◆ EXERCISE GOAL
Run through the records and, wherever a line holds the word "text", return that line.

◆ Stored data
*****

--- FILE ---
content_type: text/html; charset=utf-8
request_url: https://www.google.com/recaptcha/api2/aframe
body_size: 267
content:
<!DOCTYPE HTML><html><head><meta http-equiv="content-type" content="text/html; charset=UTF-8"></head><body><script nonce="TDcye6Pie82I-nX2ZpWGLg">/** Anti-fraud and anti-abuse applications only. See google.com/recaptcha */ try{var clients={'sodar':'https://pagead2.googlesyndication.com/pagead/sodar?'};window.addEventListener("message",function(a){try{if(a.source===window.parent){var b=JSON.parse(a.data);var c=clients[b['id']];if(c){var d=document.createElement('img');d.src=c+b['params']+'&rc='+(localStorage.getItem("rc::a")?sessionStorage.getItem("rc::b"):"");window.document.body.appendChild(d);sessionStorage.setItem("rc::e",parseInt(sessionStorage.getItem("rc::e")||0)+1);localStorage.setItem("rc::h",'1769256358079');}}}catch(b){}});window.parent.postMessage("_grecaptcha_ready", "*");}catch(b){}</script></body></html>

*****

◆ WORKED SOLUTION
content_type: text/html; charset=utf-8
<!DOCTYPE HTML><html><head><meta http-equiv="content-type" content="text/html; charset=UTF-8"></head><body><script nonce="TDcye6Pie82I-nX2ZpWGLg">/** Anti-fraud and anti-abuse applications only. See google.com/recaptcha */ try{var clients={'sodar':'https://pagead2.googlesyndication.com/pagead/sodar?'};window.addEventListener("message",function(a){try{if(a.source===window.parent){var b=JSON.parse(a.data);var c=clients[b['id']];if(c){var d=document.createElement('img');d.src=c+b['params']+'&rc='+(localStorage.getItem("rc::a")?sessionStorage.getItem("rc::b"):"");window.document.body.appendChild(d);sessionStorage.setItem("rc::e",parseInt(sessionStorage.getItem("rc::e")||0)+1);localStorage.setItem("rc::h",'1769256358079');}}}catch(b){}});window.parent.postMessage("_grecaptcha_ready", "*");}catch(b){}</script></body></html>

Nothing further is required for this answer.